Gundermann
Am tiefsten berührten mich die zärtlichen, melancholischen und zornigen Lieder von Gundermann im gleichnamigen Film von Andreas Dresen, der jetzt in den Kinos startete. Und die kleinen und großen zwischenmenschlichen Gesten sowie die Liebesgeschichte. Aber die Stasi-Geschichte, die den ganzen Film wie ein roter Faden durchzog, an dem das Leben des singenden Baggerfahrers quasi aufgefädelt wurde, ließ mich im Kino hingegen ziemlich kalt.
Weil der Blick auf dieses Kapitel DDR-Geschichte auch nach fast 30 Jahren noch immer so klischeehaft und oft "künstlich" erregt anmutet. Und auch immer der Blick der "Sieger der Geschichte" dieses Bild – zumeist einseitig – färbt. Zum Glück ist Letzteres bei Dresen nicht so. Was ihm gelingt, ist ein sehr individuelles Hinsehen und damit eine Entdämonisierung. Denn er zeigt mit Gundermann beispielhaft e i n e grundlegende psychische Konstellation, die wahrscheinlich nicht nur den intellektuellen Baggerfahrer beim Spitzeln mitmachen ließ.
Individuelles Hinsehen und Entdämonisierung
Sehnsucht nach (väterlicher) Anerkennung. Gundermanns eigene tragische Vatergeschichte wird mit wenigen Strichen erzählt und zeigt holzschnittartig das bedrückende Bild einer ganzen Generation. In Ost wie in West! Die verstummten (Kriegs-)Väter, die nicht mal mit ihren Kindern reden können und als diese das Schweigen brechen – hier durch den Fund einer Waffe – alles verlieren und den Kindern dann die Schuld daran geben.
Das gibt einen Knacks fürs Leben. Und macht anfällig für (andere) Autoritäten, Ideologien aller Couleur und z. B. Leistungsstreben als "Lebenssinn". Gundermann hat das alles er- und überlebt, zum Glück hatte er seine Poesie. Sie war es, die das Beste in ihm hervorlockte, mit ihr konnte er seinen vielfältigen und oft brüchigen Gefühlen differenziert Ausdruck verleihen. Nur in Verbindung mit der Maloche im Tagebau, die ihm die Augen öffnete und ihn erdete.
Verstummte Kriegsväter und Sehnsucht nach Anerkennung
Damit ist er ein spätes Phänomen des sogenannten "Bitterfelder Weges", der Kunst und Arbeit zwangsweise stärker in Beziehung bringen wollte. Gut gedacht aber schlecht gemacht – würde man heute dazu sagen. Gundermann jedenfalls spricht die Sprache der "kleinen" Leute und trifft sie mit seinen authentischen Balladen mitten ins Herz.

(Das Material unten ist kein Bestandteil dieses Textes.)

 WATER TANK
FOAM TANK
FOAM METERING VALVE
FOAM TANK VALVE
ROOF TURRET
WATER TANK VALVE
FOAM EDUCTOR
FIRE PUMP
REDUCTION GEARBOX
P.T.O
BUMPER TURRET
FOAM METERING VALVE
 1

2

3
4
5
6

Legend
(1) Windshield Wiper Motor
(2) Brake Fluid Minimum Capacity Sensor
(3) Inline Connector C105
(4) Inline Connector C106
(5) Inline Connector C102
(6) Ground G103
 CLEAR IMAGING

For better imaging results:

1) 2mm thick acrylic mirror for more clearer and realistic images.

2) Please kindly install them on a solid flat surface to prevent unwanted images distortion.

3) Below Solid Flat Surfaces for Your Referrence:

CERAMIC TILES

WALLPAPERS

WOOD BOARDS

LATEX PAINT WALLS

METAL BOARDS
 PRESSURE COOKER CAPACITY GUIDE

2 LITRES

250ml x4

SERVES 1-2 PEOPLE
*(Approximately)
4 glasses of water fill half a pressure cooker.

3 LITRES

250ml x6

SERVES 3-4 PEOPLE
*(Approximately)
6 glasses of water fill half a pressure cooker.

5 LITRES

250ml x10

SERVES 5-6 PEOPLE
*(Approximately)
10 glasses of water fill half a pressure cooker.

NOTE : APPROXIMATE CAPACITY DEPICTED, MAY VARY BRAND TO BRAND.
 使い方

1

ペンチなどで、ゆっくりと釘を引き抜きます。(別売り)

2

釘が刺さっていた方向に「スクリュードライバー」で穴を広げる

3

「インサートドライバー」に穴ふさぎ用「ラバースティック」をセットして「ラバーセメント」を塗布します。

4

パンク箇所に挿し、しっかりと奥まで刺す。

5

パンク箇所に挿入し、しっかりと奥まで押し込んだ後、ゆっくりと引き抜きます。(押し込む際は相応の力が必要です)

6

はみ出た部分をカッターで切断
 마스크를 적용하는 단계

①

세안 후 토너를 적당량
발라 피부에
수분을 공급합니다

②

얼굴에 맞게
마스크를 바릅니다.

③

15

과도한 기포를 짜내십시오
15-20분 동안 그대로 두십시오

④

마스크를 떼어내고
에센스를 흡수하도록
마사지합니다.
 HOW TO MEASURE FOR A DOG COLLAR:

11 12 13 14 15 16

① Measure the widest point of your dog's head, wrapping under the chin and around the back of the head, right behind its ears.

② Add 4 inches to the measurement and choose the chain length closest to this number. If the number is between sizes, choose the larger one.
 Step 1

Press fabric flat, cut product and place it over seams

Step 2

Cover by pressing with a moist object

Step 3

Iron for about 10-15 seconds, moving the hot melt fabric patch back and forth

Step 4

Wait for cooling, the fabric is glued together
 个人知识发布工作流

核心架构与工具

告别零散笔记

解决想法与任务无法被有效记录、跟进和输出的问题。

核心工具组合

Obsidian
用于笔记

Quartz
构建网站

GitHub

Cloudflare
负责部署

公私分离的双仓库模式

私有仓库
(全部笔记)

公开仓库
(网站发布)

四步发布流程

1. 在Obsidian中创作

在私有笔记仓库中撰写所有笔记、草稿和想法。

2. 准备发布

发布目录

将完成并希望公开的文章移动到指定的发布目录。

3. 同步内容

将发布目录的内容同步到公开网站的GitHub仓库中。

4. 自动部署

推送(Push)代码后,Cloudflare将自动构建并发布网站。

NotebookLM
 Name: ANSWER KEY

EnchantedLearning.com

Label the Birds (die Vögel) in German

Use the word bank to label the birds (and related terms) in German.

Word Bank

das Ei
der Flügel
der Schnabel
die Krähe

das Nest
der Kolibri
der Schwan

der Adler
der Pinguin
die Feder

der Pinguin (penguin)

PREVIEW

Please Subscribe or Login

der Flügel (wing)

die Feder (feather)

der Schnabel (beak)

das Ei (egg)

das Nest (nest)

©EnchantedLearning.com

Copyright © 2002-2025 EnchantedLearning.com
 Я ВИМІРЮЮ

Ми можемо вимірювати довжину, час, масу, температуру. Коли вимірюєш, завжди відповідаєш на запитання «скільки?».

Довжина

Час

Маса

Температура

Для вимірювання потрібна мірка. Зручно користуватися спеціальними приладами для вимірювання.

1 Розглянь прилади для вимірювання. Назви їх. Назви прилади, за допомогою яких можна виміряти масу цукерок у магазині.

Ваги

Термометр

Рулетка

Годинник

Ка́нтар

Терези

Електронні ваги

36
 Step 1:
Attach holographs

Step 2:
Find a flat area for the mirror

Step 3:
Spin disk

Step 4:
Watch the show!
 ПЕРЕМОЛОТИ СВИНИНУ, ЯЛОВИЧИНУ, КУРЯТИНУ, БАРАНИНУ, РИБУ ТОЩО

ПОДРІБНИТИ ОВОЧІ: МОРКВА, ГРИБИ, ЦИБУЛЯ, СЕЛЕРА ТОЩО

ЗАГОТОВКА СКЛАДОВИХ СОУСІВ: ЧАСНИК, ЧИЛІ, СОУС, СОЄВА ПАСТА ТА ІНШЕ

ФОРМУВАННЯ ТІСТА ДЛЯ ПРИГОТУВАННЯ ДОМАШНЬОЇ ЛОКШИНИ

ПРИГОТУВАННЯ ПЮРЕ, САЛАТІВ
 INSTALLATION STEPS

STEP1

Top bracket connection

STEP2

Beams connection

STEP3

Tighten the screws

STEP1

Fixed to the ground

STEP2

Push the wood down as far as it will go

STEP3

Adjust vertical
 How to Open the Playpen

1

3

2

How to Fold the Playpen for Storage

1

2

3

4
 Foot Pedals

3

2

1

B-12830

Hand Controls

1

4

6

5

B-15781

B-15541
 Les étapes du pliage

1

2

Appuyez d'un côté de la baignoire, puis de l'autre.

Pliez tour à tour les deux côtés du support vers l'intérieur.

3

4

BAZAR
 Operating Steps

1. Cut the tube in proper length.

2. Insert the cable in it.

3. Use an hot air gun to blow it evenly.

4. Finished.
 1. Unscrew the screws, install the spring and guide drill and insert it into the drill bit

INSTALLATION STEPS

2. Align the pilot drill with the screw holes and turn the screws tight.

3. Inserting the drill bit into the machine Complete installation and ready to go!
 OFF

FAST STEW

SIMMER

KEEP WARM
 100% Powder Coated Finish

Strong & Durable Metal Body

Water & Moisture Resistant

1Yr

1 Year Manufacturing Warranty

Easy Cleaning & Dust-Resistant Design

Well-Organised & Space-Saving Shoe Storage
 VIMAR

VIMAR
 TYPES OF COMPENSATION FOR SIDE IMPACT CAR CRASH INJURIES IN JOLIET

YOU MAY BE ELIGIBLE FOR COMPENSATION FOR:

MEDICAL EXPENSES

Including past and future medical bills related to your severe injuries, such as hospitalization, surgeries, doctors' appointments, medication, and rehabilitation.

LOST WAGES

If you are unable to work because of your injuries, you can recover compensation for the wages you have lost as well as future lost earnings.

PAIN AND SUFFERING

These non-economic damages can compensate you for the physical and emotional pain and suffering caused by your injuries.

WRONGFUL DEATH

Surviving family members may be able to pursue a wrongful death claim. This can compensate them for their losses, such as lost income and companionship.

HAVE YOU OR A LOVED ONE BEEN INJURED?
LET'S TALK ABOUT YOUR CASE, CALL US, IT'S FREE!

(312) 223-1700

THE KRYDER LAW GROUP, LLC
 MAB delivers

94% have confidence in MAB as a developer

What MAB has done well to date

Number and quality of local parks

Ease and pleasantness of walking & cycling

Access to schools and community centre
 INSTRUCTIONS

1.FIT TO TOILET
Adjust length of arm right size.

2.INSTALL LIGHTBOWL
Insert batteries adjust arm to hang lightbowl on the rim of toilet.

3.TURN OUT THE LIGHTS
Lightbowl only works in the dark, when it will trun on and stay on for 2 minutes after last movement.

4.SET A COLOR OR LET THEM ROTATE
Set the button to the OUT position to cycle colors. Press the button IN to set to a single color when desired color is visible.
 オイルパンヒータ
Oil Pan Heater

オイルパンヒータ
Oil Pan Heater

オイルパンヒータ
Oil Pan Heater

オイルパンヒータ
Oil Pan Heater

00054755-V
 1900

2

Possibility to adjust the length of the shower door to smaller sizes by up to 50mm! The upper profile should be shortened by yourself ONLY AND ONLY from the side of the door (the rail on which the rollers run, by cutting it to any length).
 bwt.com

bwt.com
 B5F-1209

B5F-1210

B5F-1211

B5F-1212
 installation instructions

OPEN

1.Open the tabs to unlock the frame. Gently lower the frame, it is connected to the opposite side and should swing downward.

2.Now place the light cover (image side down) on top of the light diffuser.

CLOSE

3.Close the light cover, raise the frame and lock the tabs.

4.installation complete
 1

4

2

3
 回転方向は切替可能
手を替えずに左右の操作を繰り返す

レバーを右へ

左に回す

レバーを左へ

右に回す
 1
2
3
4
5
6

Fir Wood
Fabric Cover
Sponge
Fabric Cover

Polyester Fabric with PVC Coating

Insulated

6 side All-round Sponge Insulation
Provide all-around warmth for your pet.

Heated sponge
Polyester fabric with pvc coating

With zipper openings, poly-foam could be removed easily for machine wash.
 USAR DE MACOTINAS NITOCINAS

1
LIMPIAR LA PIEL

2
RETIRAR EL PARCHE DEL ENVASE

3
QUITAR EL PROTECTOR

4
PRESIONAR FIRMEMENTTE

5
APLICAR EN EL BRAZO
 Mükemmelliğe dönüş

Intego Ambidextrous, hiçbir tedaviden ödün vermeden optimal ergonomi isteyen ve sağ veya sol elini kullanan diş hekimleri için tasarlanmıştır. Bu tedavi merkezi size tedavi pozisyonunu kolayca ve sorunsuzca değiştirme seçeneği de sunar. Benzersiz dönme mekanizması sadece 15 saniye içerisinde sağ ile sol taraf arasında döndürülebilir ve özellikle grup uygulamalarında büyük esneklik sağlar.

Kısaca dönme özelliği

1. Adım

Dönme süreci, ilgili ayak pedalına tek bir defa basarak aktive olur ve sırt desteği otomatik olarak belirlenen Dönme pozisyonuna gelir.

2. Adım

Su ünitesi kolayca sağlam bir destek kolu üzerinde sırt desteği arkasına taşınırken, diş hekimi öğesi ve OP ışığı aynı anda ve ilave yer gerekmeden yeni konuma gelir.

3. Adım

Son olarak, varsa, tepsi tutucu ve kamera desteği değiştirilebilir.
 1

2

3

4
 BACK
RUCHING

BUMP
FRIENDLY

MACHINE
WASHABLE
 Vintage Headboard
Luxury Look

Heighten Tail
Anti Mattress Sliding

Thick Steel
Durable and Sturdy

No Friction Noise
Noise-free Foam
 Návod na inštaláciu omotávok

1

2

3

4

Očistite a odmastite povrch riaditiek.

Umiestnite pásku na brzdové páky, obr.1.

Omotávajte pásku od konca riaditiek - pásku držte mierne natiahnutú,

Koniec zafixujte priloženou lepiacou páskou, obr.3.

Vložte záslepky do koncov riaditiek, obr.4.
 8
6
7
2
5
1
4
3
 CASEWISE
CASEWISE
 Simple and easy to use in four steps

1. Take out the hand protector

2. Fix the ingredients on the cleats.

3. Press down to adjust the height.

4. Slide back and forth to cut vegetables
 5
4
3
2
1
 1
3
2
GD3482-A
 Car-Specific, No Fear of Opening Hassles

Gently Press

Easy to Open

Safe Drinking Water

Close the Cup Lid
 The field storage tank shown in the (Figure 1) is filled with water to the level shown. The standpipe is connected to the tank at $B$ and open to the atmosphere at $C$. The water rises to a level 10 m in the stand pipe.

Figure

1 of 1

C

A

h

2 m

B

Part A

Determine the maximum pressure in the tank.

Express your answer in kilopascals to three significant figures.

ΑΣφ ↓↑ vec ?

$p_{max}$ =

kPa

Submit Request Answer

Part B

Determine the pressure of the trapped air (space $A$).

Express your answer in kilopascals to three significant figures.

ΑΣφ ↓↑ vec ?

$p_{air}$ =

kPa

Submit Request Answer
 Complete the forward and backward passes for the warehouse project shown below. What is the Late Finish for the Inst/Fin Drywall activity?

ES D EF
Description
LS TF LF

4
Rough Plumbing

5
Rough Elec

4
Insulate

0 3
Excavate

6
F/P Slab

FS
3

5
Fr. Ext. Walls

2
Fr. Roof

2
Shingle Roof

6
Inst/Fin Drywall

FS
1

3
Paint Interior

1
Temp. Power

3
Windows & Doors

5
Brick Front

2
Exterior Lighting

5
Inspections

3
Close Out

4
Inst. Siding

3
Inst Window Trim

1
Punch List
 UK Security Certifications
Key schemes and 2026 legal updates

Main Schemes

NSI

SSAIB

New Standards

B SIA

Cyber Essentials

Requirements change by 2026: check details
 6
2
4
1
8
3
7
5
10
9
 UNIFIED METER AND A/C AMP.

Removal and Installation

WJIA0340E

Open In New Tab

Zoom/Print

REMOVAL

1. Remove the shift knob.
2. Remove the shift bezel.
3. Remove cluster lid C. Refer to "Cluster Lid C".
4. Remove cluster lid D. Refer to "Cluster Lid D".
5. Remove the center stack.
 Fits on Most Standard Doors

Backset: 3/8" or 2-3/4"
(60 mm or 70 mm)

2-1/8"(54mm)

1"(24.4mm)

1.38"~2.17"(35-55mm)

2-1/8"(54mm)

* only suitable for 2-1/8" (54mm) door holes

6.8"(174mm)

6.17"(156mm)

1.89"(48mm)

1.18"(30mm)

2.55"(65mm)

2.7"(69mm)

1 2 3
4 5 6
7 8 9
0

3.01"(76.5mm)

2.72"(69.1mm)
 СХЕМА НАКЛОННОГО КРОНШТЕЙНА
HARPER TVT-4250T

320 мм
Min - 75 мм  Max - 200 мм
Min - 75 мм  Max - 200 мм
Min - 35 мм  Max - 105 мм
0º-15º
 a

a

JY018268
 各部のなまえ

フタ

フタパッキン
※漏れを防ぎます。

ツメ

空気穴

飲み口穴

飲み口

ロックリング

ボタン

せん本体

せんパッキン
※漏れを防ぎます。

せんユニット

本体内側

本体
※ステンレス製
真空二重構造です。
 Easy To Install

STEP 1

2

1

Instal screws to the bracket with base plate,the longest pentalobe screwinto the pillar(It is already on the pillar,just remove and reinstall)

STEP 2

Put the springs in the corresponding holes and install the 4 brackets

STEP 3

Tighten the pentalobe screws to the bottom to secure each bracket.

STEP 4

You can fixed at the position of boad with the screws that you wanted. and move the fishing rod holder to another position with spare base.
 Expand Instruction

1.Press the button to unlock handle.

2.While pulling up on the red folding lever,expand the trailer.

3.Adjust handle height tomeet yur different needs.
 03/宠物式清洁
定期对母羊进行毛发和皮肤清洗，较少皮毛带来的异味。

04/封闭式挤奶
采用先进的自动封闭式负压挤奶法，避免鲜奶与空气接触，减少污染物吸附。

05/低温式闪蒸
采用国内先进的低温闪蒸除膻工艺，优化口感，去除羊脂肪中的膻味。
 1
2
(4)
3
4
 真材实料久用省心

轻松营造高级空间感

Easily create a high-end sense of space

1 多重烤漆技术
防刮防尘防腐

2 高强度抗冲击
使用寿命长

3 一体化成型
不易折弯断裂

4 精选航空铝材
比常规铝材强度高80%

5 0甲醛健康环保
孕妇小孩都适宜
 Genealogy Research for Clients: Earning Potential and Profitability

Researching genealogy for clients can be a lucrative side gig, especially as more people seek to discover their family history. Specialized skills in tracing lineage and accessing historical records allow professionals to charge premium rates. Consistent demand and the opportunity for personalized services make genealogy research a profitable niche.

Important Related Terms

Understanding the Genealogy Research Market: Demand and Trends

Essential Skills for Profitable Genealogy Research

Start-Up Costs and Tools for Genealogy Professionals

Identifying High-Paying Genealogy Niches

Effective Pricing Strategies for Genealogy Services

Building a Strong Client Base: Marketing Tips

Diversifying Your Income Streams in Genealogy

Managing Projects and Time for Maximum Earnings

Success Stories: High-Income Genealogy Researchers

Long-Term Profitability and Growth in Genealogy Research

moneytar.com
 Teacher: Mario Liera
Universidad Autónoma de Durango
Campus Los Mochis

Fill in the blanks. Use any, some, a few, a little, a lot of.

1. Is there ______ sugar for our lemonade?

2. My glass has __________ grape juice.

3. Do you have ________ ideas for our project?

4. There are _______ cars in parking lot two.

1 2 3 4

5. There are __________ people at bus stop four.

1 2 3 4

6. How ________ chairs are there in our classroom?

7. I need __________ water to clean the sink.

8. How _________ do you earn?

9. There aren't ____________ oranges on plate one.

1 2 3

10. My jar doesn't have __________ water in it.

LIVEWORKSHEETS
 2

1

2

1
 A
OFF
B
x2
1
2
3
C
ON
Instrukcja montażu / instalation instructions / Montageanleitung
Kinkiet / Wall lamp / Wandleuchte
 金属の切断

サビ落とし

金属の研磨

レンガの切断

Er ist sich nicht zu schade zum Arbeiten – sein Denken, Fühlen und Erleben sind nicht in getrennten/abgehobenen Sphären zuhause. Und er hat sich nie angepasst. Auch nicht an das neue, kapitalistische System. In dem es ja ebenfalls darum geht, sich anzustrengen, zu funktionieren und nicht anzuecken. In dem ebenfalls das alte Wort des "Wes Brot ich ess, des Lied ich sing" (s)eine überaus disziplinierende Wirkung entfaltet.
Wes Brot ich ess, des Lied ich sing?
Vor kurzem sah ich auf arte den Film "Westen" von Christian Schwochow. Dort wird gezeigt, wie sehr sich Ost und West im Kalten Krieg in Bezug auf den Umgang der Geheimdienste mit "Verdächtigen" ähnelten. In Dresens Film "Gundermann" ist die ganze Stasi-Geschichte für mich nur der Aufhänger, darüber nachzudenken, was wir eigentlich zu tun bereit sind, um zu den "Gewinnern" zu gehören – und diese Thematik betrifft auch heutzutage wirklich Jedermann und –frau.
Und dass Menschen nie schwarz oder weiß, gut oder böse, sondern sehr viel vielschichtiger, brüchiger, verrückter sind. Und unter den "schönen" glatten Oberflächen auch heutzutage so mancher "Dämon" wohnt – man muss nur genau hinsehen und diese Widersprüche auch aushalten wollen.